日本大百科全書(ニッポニカ) 「第二芸術論」の意味・わかりやすい解説
第二芸術論
だいにげいじゅつろん
第二次世界大戦直後、桑原武夫(くわばらたけお)が提起した現代俳句否定論。1946年(昭和21)『世界』11月号に「第二芸術――現代俳句について」の題で発表。47年白日書院刊『現代日本文化の反省』、52年河出書房刊『第二芸術論』に所収。

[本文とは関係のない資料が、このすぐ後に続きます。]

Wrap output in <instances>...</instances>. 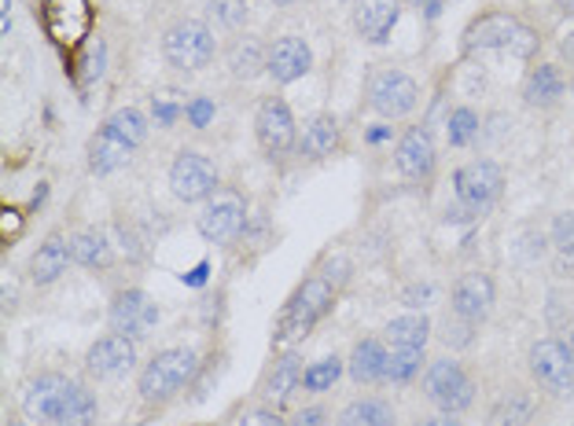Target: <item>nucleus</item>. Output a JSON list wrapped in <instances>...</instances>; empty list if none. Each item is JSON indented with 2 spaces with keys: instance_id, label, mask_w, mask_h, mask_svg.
<instances>
[{
  "instance_id": "de8ad7c7",
  "label": "nucleus",
  "mask_w": 574,
  "mask_h": 426,
  "mask_svg": "<svg viewBox=\"0 0 574 426\" xmlns=\"http://www.w3.org/2000/svg\"><path fill=\"white\" fill-rule=\"evenodd\" d=\"M556 11H564V16H574V0H553Z\"/></svg>"
},
{
  "instance_id": "8fccbe9b",
  "label": "nucleus",
  "mask_w": 574,
  "mask_h": 426,
  "mask_svg": "<svg viewBox=\"0 0 574 426\" xmlns=\"http://www.w3.org/2000/svg\"><path fill=\"white\" fill-rule=\"evenodd\" d=\"M273 4H295V0H273Z\"/></svg>"
},
{
  "instance_id": "5701e85b",
  "label": "nucleus",
  "mask_w": 574,
  "mask_h": 426,
  "mask_svg": "<svg viewBox=\"0 0 574 426\" xmlns=\"http://www.w3.org/2000/svg\"><path fill=\"white\" fill-rule=\"evenodd\" d=\"M387 346L379 343V338H362V343L354 346L350 360H346V371H350V379L357 386H373L379 379H387Z\"/></svg>"
},
{
  "instance_id": "c756f323",
  "label": "nucleus",
  "mask_w": 574,
  "mask_h": 426,
  "mask_svg": "<svg viewBox=\"0 0 574 426\" xmlns=\"http://www.w3.org/2000/svg\"><path fill=\"white\" fill-rule=\"evenodd\" d=\"M424 368V349H402L390 346L387 353V383H413Z\"/></svg>"
},
{
  "instance_id": "f257e3e1",
  "label": "nucleus",
  "mask_w": 574,
  "mask_h": 426,
  "mask_svg": "<svg viewBox=\"0 0 574 426\" xmlns=\"http://www.w3.org/2000/svg\"><path fill=\"white\" fill-rule=\"evenodd\" d=\"M22 412L38 426H92L100 416V405H96V394L89 386L48 371L27 386Z\"/></svg>"
},
{
  "instance_id": "4be33fe9",
  "label": "nucleus",
  "mask_w": 574,
  "mask_h": 426,
  "mask_svg": "<svg viewBox=\"0 0 574 426\" xmlns=\"http://www.w3.org/2000/svg\"><path fill=\"white\" fill-rule=\"evenodd\" d=\"M70 261H75V254H70V239L59 236V232H52V236H48V239L41 242V247H38V254L30 258V279H33L38 287L56 284V279L67 273Z\"/></svg>"
},
{
  "instance_id": "a211bd4d",
  "label": "nucleus",
  "mask_w": 574,
  "mask_h": 426,
  "mask_svg": "<svg viewBox=\"0 0 574 426\" xmlns=\"http://www.w3.org/2000/svg\"><path fill=\"white\" fill-rule=\"evenodd\" d=\"M309 67H314V52H309V44L303 38H277L269 44V78L277 85H291L298 78L309 75Z\"/></svg>"
},
{
  "instance_id": "1a4fd4ad",
  "label": "nucleus",
  "mask_w": 574,
  "mask_h": 426,
  "mask_svg": "<svg viewBox=\"0 0 574 426\" xmlns=\"http://www.w3.org/2000/svg\"><path fill=\"white\" fill-rule=\"evenodd\" d=\"M170 191L181 202H207L221 191V174L218 166L210 162L207 155L199 151H177V158L170 162Z\"/></svg>"
},
{
  "instance_id": "49530a36",
  "label": "nucleus",
  "mask_w": 574,
  "mask_h": 426,
  "mask_svg": "<svg viewBox=\"0 0 574 426\" xmlns=\"http://www.w3.org/2000/svg\"><path fill=\"white\" fill-rule=\"evenodd\" d=\"M390 137V129H373L368 132V143H379V140H387Z\"/></svg>"
},
{
  "instance_id": "6e6552de",
  "label": "nucleus",
  "mask_w": 574,
  "mask_h": 426,
  "mask_svg": "<svg viewBox=\"0 0 574 426\" xmlns=\"http://www.w3.org/2000/svg\"><path fill=\"white\" fill-rule=\"evenodd\" d=\"M526 368H531L534 383L553 397L574 394V357L564 338H537L526 353Z\"/></svg>"
},
{
  "instance_id": "393cba45",
  "label": "nucleus",
  "mask_w": 574,
  "mask_h": 426,
  "mask_svg": "<svg viewBox=\"0 0 574 426\" xmlns=\"http://www.w3.org/2000/svg\"><path fill=\"white\" fill-rule=\"evenodd\" d=\"M298 383H303V360H298V353H284L266 375V383H261V397H266V405L280 408L298 389Z\"/></svg>"
},
{
  "instance_id": "e433bc0d",
  "label": "nucleus",
  "mask_w": 574,
  "mask_h": 426,
  "mask_svg": "<svg viewBox=\"0 0 574 426\" xmlns=\"http://www.w3.org/2000/svg\"><path fill=\"white\" fill-rule=\"evenodd\" d=\"M151 115H155V126L170 129L174 121L185 115V107H181V103H170V100H162V96H155V100H151Z\"/></svg>"
},
{
  "instance_id": "20e7f679",
  "label": "nucleus",
  "mask_w": 574,
  "mask_h": 426,
  "mask_svg": "<svg viewBox=\"0 0 574 426\" xmlns=\"http://www.w3.org/2000/svg\"><path fill=\"white\" fill-rule=\"evenodd\" d=\"M335 290L339 287H335L328 276H309L284 306L277 331H273V343H287V338H298L306 335L309 327H317L325 320V313L335 306Z\"/></svg>"
},
{
  "instance_id": "2eb2a0df",
  "label": "nucleus",
  "mask_w": 574,
  "mask_h": 426,
  "mask_svg": "<svg viewBox=\"0 0 574 426\" xmlns=\"http://www.w3.org/2000/svg\"><path fill=\"white\" fill-rule=\"evenodd\" d=\"M394 166H398V174L405 180H430V174H435L438 166V148H435L430 129L424 126L405 129L398 143H394Z\"/></svg>"
},
{
  "instance_id": "f3484780",
  "label": "nucleus",
  "mask_w": 574,
  "mask_h": 426,
  "mask_svg": "<svg viewBox=\"0 0 574 426\" xmlns=\"http://www.w3.org/2000/svg\"><path fill=\"white\" fill-rule=\"evenodd\" d=\"M398 16H402V0H354L350 4L357 38L368 44L387 41L390 30L398 27Z\"/></svg>"
},
{
  "instance_id": "b1692460",
  "label": "nucleus",
  "mask_w": 574,
  "mask_h": 426,
  "mask_svg": "<svg viewBox=\"0 0 574 426\" xmlns=\"http://www.w3.org/2000/svg\"><path fill=\"white\" fill-rule=\"evenodd\" d=\"M298 151L309 162H325L335 151H339V121L335 115H314L306 121L303 129V140H298Z\"/></svg>"
},
{
  "instance_id": "f8f14e48",
  "label": "nucleus",
  "mask_w": 574,
  "mask_h": 426,
  "mask_svg": "<svg viewBox=\"0 0 574 426\" xmlns=\"http://www.w3.org/2000/svg\"><path fill=\"white\" fill-rule=\"evenodd\" d=\"M255 137H258L261 151H266L269 158H284L298 143L295 115H291V107L280 100V96H266V100L258 103Z\"/></svg>"
},
{
  "instance_id": "6ab92c4d",
  "label": "nucleus",
  "mask_w": 574,
  "mask_h": 426,
  "mask_svg": "<svg viewBox=\"0 0 574 426\" xmlns=\"http://www.w3.org/2000/svg\"><path fill=\"white\" fill-rule=\"evenodd\" d=\"M133 143H126L122 137H118L115 129H100L96 137L89 140V169L96 177H111L118 174L122 166H129V158H133Z\"/></svg>"
},
{
  "instance_id": "9b49d317",
  "label": "nucleus",
  "mask_w": 574,
  "mask_h": 426,
  "mask_svg": "<svg viewBox=\"0 0 574 426\" xmlns=\"http://www.w3.org/2000/svg\"><path fill=\"white\" fill-rule=\"evenodd\" d=\"M199 236L207 242H218V247H229L232 239H239V232L247 228V206L236 191H218L214 199H207L199 214Z\"/></svg>"
},
{
  "instance_id": "f03ea898",
  "label": "nucleus",
  "mask_w": 574,
  "mask_h": 426,
  "mask_svg": "<svg viewBox=\"0 0 574 426\" xmlns=\"http://www.w3.org/2000/svg\"><path fill=\"white\" fill-rule=\"evenodd\" d=\"M537 44H542L537 30L516 16H505V11L478 16L464 33V52H505L512 59H531Z\"/></svg>"
},
{
  "instance_id": "3c124183",
  "label": "nucleus",
  "mask_w": 574,
  "mask_h": 426,
  "mask_svg": "<svg viewBox=\"0 0 574 426\" xmlns=\"http://www.w3.org/2000/svg\"><path fill=\"white\" fill-rule=\"evenodd\" d=\"M8 426H27V423H19V419H16V423H8Z\"/></svg>"
},
{
  "instance_id": "473e14b6",
  "label": "nucleus",
  "mask_w": 574,
  "mask_h": 426,
  "mask_svg": "<svg viewBox=\"0 0 574 426\" xmlns=\"http://www.w3.org/2000/svg\"><path fill=\"white\" fill-rule=\"evenodd\" d=\"M339 375H343V360L339 357L314 360L303 371V386L309 389V394H325V389H331L335 383H339Z\"/></svg>"
},
{
  "instance_id": "f704fd0d",
  "label": "nucleus",
  "mask_w": 574,
  "mask_h": 426,
  "mask_svg": "<svg viewBox=\"0 0 574 426\" xmlns=\"http://www.w3.org/2000/svg\"><path fill=\"white\" fill-rule=\"evenodd\" d=\"M548 242H553V247L560 250V258H564L567 265H574V210L556 214L553 232H548Z\"/></svg>"
},
{
  "instance_id": "bb28decb",
  "label": "nucleus",
  "mask_w": 574,
  "mask_h": 426,
  "mask_svg": "<svg viewBox=\"0 0 574 426\" xmlns=\"http://www.w3.org/2000/svg\"><path fill=\"white\" fill-rule=\"evenodd\" d=\"M339 426H394V408L383 397H357L339 412Z\"/></svg>"
},
{
  "instance_id": "0eeeda50",
  "label": "nucleus",
  "mask_w": 574,
  "mask_h": 426,
  "mask_svg": "<svg viewBox=\"0 0 574 426\" xmlns=\"http://www.w3.org/2000/svg\"><path fill=\"white\" fill-rule=\"evenodd\" d=\"M424 397L438 412L461 416L464 408L475 405V383H472V375L461 368V360L442 357V360L427 364V371H424Z\"/></svg>"
},
{
  "instance_id": "4c0bfd02",
  "label": "nucleus",
  "mask_w": 574,
  "mask_h": 426,
  "mask_svg": "<svg viewBox=\"0 0 574 426\" xmlns=\"http://www.w3.org/2000/svg\"><path fill=\"white\" fill-rule=\"evenodd\" d=\"M239 426H287V419L273 405H261V408H250L247 416L239 419Z\"/></svg>"
},
{
  "instance_id": "79ce46f5",
  "label": "nucleus",
  "mask_w": 574,
  "mask_h": 426,
  "mask_svg": "<svg viewBox=\"0 0 574 426\" xmlns=\"http://www.w3.org/2000/svg\"><path fill=\"white\" fill-rule=\"evenodd\" d=\"M409 4H413L416 11H424L427 19H435L438 11H442V4H446V0H409Z\"/></svg>"
},
{
  "instance_id": "412c9836",
  "label": "nucleus",
  "mask_w": 574,
  "mask_h": 426,
  "mask_svg": "<svg viewBox=\"0 0 574 426\" xmlns=\"http://www.w3.org/2000/svg\"><path fill=\"white\" fill-rule=\"evenodd\" d=\"M225 67L236 81H255L258 75H269V44H261L258 38H236L225 52Z\"/></svg>"
},
{
  "instance_id": "72a5a7b5",
  "label": "nucleus",
  "mask_w": 574,
  "mask_h": 426,
  "mask_svg": "<svg viewBox=\"0 0 574 426\" xmlns=\"http://www.w3.org/2000/svg\"><path fill=\"white\" fill-rule=\"evenodd\" d=\"M210 16L221 30H244L247 27V0H210Z\"/></svg>"
},
{
  "instance_id": "cd10ccee",
  "label": "nucleus",
  "mask_w": 574,
  "mask_h": 426,
  "mask_svg": "<svg viewBox=\"0 0 574 426\" xmlns=\"http://www.w3.org/2000/svg\"><path fill=\"white\" fill-rule=\"evenodd\" d=\"M430 338V320L424 313H405V316H394L387 324V343L390 346H402V349H424Z\"/></svg>"
},
{
  "instance_id": "c85d7f7f",
  "label": "nucleus",
  "mask_w": 574,
  "mask_h": 426,
  "mask_svg": "<svg viewBox=\"0 0 574 426\" xmlns=\"http://www.w3.org/2000/svg\"><path fill=\"white\" fill-rule=\"evenodd\" d=\"M494 426H531L534 419V400L519 394V389H512V394H505L497 400V408H494Z\"/></svg>"
},
{
  "instance_id": "37998d69",
  "label": "nucleus",
  "mask_w": 574,
  "mask_h": 426,
  "mask_svg": "<svg viewBox=\"0 0 574 426\" xmlns=\"http://www.w3.org/2000/svg\"><path fill=\"white\" fill-rule=\"evenodd\" d=\"M560 56L567 59V67H574V33H567V38L560 41Z\"/></svg>"
},
{
  "instance_id": "603ef678",
  "label": "nucleus",
  "mask_w": 574,
  "mask_h": 426,
  "mask_svg": "<svg viewBox=\"0 0 574 426\" xmlns=\"http://www.w3.org/2000/svg\"><path fill=\"white\" fill-rule=\"evenodd\" d=\"M571 96H574V81H571Z\"/></svg>"
},
{
  "instance_id": "a878e982",
  "label": "nucleus",
  "mask_w": 574,
  "mask_h": 426,
  "mask_svg": "<svg viewBox=\"0 0 574 426\" xmlns=\"http://www.w3.org/2000/svg\"><path fill=\"white\" fill-rule=\"evenodd\" d=\"M70 254H75V265H81V269H107L115 261L111 239L100 228H81V232L70 236Z\"/></svg>"
},
{
  "instance_id": "dca6fc26",
  "label": "nucleus",
  "mask_w": 574,
  "mask_h": 426,
  "mask_svg": "<svg viewBox=\"0 0 574 426\" xmlns=\"http://www.w3.org/2000/svg\"><path fill=\"white\" fill-rule=\"evenodd\" d=\"M494 279L486 273H464L457 284H453V295H449V309L464 316L468 324H483L489 309H494Z\"/></svg>"
},
{
  "instance_id": "a19ab883",
  "label": "nucleus",
  "mask_w": 574,
  "mask_h": 426,
  "mask_svg": "<svg viewBox=\"0 0 574 426\" xmlns=\"http://www.w3.org/2000/svg\"><path fill=\"white\" fill-rule=\"evenodd\" d=\"M430 298H435V287L430 284H413L409 290H405V306L409 309H424Z\"/></svg>"
},
{
  "instance_id": "423d86ee",
  "label": "nucleus",
  "mask_w": 574,
  "mask_h": 426,
  "mask_svg": "<svg viewBox=\"0 0 574 426\" xmlns=\"http://www.w3.org/2000/svg\"><path fill=\"white\" fill-rule=\"evenodd\" d=\"M162 56L174 70H202L218 56V38L202 19H177L162 33Z\"/></svg>"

桑原は、現代の名家と思われる10人の俳人の作品を一句ずつと、それに無名または半無名の句を五つ混ぜ合わせ、イギリスの批評家リチャーズの行ったような実験を試み、現代俳句は、作者の名前を消してしまえば優劣の判断がつきがたいということで、現代俳句の芸術品としての未完結性すなわち脆弱(ぜいじゃく)性をみた。彼によると、現代俳句は、他に職業を有する老人や病人が余技とし、消閑の具とするにふさわしいもので、「芸術」というより「芸」であり、しいて芸術の名を要求するなら「第二芸術」とよぶべきだという。桑原はこの第二芸術論を短歌や私小説にまで適用させ、日本の近代文化になお残る封建的残滓(ざんし)を手厳しく批判した。